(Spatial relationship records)

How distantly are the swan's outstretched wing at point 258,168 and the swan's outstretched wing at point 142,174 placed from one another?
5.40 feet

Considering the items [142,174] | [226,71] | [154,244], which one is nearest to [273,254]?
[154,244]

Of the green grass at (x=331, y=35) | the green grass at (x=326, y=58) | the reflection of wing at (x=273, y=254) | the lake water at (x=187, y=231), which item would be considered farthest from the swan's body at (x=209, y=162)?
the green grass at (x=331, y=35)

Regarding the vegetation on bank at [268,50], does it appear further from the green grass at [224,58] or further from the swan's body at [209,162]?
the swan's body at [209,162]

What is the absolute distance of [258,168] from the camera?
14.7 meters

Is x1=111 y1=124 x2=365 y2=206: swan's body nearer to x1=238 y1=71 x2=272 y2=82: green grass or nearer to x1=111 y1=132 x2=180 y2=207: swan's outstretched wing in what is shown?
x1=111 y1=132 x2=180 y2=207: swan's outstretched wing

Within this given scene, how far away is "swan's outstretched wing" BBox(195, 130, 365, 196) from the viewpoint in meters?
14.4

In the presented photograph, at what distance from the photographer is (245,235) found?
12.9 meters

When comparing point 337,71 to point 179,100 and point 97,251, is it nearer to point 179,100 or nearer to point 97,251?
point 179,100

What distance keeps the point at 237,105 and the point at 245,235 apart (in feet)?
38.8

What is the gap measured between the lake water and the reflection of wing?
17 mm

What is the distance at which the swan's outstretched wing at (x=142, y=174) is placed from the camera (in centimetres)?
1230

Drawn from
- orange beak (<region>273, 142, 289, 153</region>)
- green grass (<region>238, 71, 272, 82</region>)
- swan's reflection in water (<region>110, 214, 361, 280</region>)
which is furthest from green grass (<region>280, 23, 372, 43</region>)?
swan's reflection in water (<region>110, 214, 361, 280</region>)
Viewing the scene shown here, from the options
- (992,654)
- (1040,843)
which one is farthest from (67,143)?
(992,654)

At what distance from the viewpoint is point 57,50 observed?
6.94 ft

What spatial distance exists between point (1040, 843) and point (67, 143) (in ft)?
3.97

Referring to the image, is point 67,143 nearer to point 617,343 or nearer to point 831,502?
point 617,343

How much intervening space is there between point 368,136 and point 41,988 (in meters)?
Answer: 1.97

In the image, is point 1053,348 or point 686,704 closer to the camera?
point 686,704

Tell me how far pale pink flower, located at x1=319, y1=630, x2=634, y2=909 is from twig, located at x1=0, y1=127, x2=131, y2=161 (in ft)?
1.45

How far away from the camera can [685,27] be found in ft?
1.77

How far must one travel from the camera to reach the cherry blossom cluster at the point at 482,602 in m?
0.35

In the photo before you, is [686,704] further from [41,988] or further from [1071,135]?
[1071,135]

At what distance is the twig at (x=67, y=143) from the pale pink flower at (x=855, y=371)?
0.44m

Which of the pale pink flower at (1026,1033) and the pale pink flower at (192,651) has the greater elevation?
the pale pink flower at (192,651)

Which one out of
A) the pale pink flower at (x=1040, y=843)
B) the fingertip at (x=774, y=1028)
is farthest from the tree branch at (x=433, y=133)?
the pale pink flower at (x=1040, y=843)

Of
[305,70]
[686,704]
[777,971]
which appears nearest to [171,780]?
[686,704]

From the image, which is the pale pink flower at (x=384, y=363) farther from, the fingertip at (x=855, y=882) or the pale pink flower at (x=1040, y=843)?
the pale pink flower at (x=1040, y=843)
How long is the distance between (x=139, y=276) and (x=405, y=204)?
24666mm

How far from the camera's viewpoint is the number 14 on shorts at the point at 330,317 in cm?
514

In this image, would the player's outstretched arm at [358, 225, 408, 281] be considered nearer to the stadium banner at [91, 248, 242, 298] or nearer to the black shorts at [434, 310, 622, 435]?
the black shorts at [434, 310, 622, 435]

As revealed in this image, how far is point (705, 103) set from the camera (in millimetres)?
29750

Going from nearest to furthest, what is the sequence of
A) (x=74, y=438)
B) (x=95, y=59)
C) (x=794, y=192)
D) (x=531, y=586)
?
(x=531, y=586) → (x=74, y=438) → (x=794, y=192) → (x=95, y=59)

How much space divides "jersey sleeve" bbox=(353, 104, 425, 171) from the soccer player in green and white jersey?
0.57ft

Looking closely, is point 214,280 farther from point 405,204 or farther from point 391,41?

* **TASK INSTRUCTIONS**:
All records above must be set down exactly, please.

* **SOLUTION**:
How distantly are the swan's outstretched wing at point 258,168 and the swan's outstretched wing at point 142,174 placed from one another?
5.40 feet

Considering the items [142,174] | [226,71] | [154,244], which one is nearest to [273,254]?
[154,244]

Of the green grass at (x=331, y=35) | the green grass at (x=326, y=58) | the reflection of wing at (x=273, y=254) | the lake water at (x=187, y=231), which item would be considered farthest from the swan's body at (x=209, y=162)?
the green grass at (x=331, y=35)

Regarding the vegetation on bank at [268,50], does it appear further from the green grass at [224,58] or further from the swan's body at [209,162]?
the swan's body at [209,162]

What is the absolute distance of [258,168] from the camera?
14.7 meters

Is x1=111 y1=124 x2=365 y2=206: swan's body nearer to x1=238 y1=71 x2=272 y2=82: green grass or nearer to x1=111 y1=132 x2=180 y2=207: swan's outstretched wing in what is shown?
x1=111 y1=132 x2=180 y2=207: swan's outstretched wing

Within this given scene, how far away is "swan's outstretched wing" BBox(195, 130, 365, 196) from the viewpoint in meters?
14.4

In the presented photograph, at what distance from the photographer is (245,235) found?
12.9 meters

When comparing point 337,71 to point 179,100 and point 97,251, is it nearer to point 179,100 or nearer to point 97,251?
point 179,100

What distance keeps the point at 237,105 and the point at 245,235 apart (in feet)?
38.8

What is the gap measured between the lake water and the reflection of wing?
17 mm

What is the distance at which the swan's outstretched wing at (x=142, y=174) is placed from the camera (in centimetres)?
1230

Drawn from
- orange beak (<region>273, 142, 289, 153</region>)
- green grass (<region>238, 71, 272, 82</region>)
- swan's reflection in water (<region>110, 214, 361, 280</region>)
which is furthest from green grass (<region>280, 23, 372, 43</region>)?
swan's reflection in water (<region>110, 214, 361, 280</region>)
Viewing the scene shown here, from the options
- (992,654)
- (1040,843)
which one is farthest from (67,143)?
(992,654)

At what distance from the viewpoint is point 57,50 observed?
6.94 ft

What spatial distance exists between point (1040, 843) and point (67, 143) (in ft)?
3.97

Referring to the image, is point 67,143 nearer to point 617,343 or nearer to point 831,502?
point 617,343

How much intervening space is there between point 368,136 and point 41,988 (in meters)?
Answer: 1.97

In the image, is point 1053,348 or point 686,704 closer to the camera?
point 686,704

Tell me how far pale pink flower, located at x1=319, y1=630, x2=634, y2=909 is from twig, located at x1=0, y1=127, x2=131, y2=161 (in ft)?
1.45

How far away from the camera can [685,27] be found in ft?
1.77

How far must one travel from the camera to reach the cherry blossom cluster at the point at 482,602 in m?
0.35

In the photo before you, is [686,704] further from [41,988] or further from [1071,135]?
[1071,135]

At what distance is the twig at (x=67, y=143) from the pale pink flower at (x=855, y=371)?
0.44m

Which of the pale pink flower at (1026,1033) and the pale pink flower at (192,651) has the greater elevation?
the pale pink flower at (192,651)

Which one out of
A) the pale pink flower at (x=1040, y=843)
B) the fingertip at (x=774, y=1028)
is farthest from the tree branch at (x=433, y=133)?
the pale pink flower at (x=1040, y=843)

Of
[305,70]
[686,704]
[777,971]
which appears nearest to [171,780]?
[686,704]

From the image, which is the pale pink flower at (x=384, y=363) farther from, the fingertip at (x=855, y=882) or the pale pink flower at (x=1040, y=843)?
the pale pink flower at (x=1040, y=843)
How long is the distance between (x=139, y=276) and (x=405, y=204)?
24666mm

How far from the camera's viewpoint is the number 14 on shorts at the point at 330,317 in cm?
514

In this image, would the player's outstretched arm at [358, 225, 408, 281] be considered nearer to the stadium banner at [91, 248, 242, 298] or nearer to the black shorts at [434, 310, 622, 435]?
the black shorts at [434, 310, 622, 435]

As revealed in this image, how far is point (705, 103) set from the camera (in millimetres)?
29750

Going from nearest to furthest, what is the sequence of
A) (x=74, y=438)
B) (x=95, y=59)
C) (x=794, y=192)
D) (x=531, y=586)
?
(x=531, y=586) → (x=74, y=438) → (x=794, y=192) → (x=95, y=59)

How much space divides "jersey sleeve" bbox=(353, 104, 425, 171) from the soccer player in green and white jersey?
0.57ft

Looking closely, is point 214,280 farther from point 405,204 or farther from point 391,41?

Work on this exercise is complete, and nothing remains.